Emmanuel Macron, then a presidential candidate in an election he would win months later, pledged to transform the police system into one more tailored to neighborhoods, so that officers could recognize local residents and “rebuild trust.”

Instead, seven years later, there are numerous signs that things have gotten worse, not better.

A 2017 investigation by the country’s civil liberties ombudsman found that “young men perceived to be Black or Arab” were 20 times as likely to be subjected to identity checks by the police than the rest of the population.

French courts have faulted the government twice for discriminatory police checks. Last fall, France’s highest administrative court ruled that the police often commit racial profiling in these stops, but deemed it was not within its jurisdiction to force new rules to end the practice.

French authorities have long rebutted accusations of systemic racism within the police force, calling them “totally unfounded.” One of the French state’s founding ideals is that all citizens share the same universal rights and are treated equally, regardless of religion or race.

In the country’s centralized police system, it is rare for a police officer to be criminally charged for excessive use of force, even when lethal, during an arrest — an issue that has been raised by international human rights groups for decades. In the few cases sent to criminal courts, often many years later, convictions are infrequent and sentences are considered mainly nominal.

Fabien Goa, an Amnesty International researcher based in Marseille, cited a 2005 report by his organization that described “a climate of effective impunity for law enforcement officials” in France. He said little has changed since then.

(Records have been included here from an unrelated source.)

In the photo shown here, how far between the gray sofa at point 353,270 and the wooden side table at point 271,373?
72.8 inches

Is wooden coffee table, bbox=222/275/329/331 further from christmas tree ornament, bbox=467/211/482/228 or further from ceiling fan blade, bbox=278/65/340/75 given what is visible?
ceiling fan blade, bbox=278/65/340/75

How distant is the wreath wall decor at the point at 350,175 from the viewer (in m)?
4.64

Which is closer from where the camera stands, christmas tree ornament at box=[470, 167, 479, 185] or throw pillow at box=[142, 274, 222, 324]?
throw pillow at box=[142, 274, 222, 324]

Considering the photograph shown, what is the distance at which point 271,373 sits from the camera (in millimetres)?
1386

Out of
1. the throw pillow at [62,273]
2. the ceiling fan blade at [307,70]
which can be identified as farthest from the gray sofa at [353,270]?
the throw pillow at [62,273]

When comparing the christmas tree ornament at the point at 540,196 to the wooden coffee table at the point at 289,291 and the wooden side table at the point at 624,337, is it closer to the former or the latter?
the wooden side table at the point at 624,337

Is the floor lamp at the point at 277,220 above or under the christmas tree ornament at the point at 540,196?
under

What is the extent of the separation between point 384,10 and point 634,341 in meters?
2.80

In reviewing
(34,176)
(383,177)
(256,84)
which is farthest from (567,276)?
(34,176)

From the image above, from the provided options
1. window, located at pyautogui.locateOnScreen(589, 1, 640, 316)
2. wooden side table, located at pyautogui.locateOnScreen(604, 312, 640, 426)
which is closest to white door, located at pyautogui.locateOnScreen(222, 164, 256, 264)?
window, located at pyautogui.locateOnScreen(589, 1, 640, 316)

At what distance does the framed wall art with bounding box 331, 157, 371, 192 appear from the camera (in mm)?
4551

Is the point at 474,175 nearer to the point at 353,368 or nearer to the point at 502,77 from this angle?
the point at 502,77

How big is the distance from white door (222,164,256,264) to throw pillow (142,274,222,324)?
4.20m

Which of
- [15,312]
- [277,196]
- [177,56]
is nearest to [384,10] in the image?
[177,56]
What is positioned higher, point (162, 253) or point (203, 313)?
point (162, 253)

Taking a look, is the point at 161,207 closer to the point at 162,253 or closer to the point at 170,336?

“That kind of condemnation should trigger a serious political mobilization to ensure that the rule of law is respected,” he said.

The three officers who were sentenced for the arrest of Mr. Luhaka have continued to work, but could now face internal disciplinary penalties.

The enduring sense of mistrust of and anger toward the police over violent interactions with citizens of minority backgrounds, including the attack on Mr. Luhaka, exploded back into public view last summer after the shooting of Mr. Merzouk.

Over the ensuing days, young men — some as young as 12 years old — caused havoc across the country, burning cars, setting fire to buildings, vandalizing police stations and looting businesses.

Thousands were arrested and convicted in hasty trials. French Insurance companies claimed a total of 730 million euros, or $795 million, in damage. A preliminary government report released later found that much of the looting and destruction was opportunistic.

In response to the shooting, two online fund-raisers were launched — one for the mother of the teenager, who had raised him on her own, and the other for the wife of the police officer who was charged with voluntary homicide.

The two made for an unofficial barometer of sentiment in the country. The campaign for Mr. Merzouk’s mother raised 490,000 euros, more than $530,000, but less than one-third of the 1.6 million euros raised for the police officer’s wife.